GIVEN PASSAGE |
In New Orleans,the water flowing from the tap might soon have a strange taste and be improper to drinking.

For the second year in a row, the Mississippi River water level is at an extreme low. This is due to an ongoing drought event. The river’s current levels are comparable to those of October 2022 when barges got stuck on sandbars and US agricultural exports suffered.

Such events are repeating themselves: The summer 2023 brought 40 days of river closures, meaning the boats that travel along the Mississippi river carrying roughly 60% of the country’s grain exports faced significant delays.

The receding water level, together with the lowest flow rate since 1988, is threatening the drinking water for southern Louisiana residents in and around New Orleans. Indeed, the low flow rate could allow saltwater from the Gulf of Mexico to push into the river and pollute the source of drinking water for thousands.

Mississippi River water flows may reach as low as 3,700 cubic meters per second this year, according to the US Army Corps of Engineers (USACE). That number should be at 8,500 cubic meters per second to keep ocean water out.

Officials built two sills (underwater concrete barriers) in the last two years to help raise the water levels. The USACE built the second sill in July 2023 after it became apparent saltwater was moving upriver. The sills are expected to provide an additional 10 to 15 days for communities upriver to continue their preparation efforts. The Louisiana Governor has requested a federal emergency declaration from President Biden, writing that 20% of the state could be impacted by the saltwater intrusion and experts predict the crisis could last until January 2024. A district has already purchased 200,000 bottles of water in anticipation.

Further upriver in Missouri, the USACE is working 24/7 with two dredgers to move sediment from the river bank and into the channel with the goal of raising water levels.

Ultimately, a lot of rain is what the Mississippi River will need to reach its average water level and flow rate again. Officials are crossing their fingers, hoping the next months will put an end to the current drought..

Adapted from an article of Business Insider published in Yahoo News.

I wouldn’t like to panic my fellow citizens, but the infiltration of sea water is already observed in a region like the Camargue where the Mediterranean has gained nearly 200 meters on land in places, with 70% of the territory located at less than a meter above sea level. In Saintes-Maries-de-la-Mer, dikes built along the beaches in the 1980s are now submerged 100 or 150 meters offshore.

With the rapid melting of Alpine glaciers, the flow of the Rhône and tributaries such as the Durance is expected to decrease in the coming years, which will favour the rise of sea water towards the interior. As in New Orleans, the supply of drinking water to certain localities is likely to become a problem in the coming decades.

SOURCE MATERIAL |
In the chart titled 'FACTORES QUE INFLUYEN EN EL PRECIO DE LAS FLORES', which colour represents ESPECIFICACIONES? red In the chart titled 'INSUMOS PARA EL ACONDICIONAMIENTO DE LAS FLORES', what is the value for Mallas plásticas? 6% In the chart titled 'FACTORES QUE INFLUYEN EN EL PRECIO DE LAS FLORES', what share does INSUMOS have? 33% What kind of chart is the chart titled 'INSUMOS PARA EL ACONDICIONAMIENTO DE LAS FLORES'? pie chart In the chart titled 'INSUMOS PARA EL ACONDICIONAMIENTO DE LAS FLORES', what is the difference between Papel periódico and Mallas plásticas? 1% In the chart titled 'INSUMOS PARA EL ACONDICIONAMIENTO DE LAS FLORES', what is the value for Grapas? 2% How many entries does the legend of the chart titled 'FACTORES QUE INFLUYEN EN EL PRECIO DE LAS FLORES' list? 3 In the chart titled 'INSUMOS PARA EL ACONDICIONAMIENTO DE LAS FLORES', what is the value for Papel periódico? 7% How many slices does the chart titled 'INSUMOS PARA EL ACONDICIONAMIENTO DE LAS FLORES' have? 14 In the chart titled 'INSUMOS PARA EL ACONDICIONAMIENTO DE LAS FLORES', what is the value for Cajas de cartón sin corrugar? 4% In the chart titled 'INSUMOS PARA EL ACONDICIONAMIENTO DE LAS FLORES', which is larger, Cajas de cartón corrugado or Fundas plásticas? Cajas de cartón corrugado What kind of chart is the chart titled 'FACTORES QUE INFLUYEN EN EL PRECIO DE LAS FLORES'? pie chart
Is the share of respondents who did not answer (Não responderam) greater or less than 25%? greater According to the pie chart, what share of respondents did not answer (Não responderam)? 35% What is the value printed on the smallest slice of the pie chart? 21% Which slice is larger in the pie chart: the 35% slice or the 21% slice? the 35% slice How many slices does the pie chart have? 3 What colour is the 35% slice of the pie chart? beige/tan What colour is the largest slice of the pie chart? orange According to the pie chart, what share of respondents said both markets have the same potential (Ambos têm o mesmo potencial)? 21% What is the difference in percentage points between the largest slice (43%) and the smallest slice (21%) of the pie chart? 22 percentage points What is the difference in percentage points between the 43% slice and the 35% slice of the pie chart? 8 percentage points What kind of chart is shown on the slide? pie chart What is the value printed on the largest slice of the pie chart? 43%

WHAT THE EXERCISE ASKS | Reproduce the Mississippi drought text word for word, between "Such events are" and "faced significant delays.", inclusive.

EXERCISE ANSWER |
Such events are repeating themselves: The summer 2023 brought 40 days of river closures, meaning the boats that travel along the Mississippi river carrying roughly 60% of the country’s grain exports faced significant delays.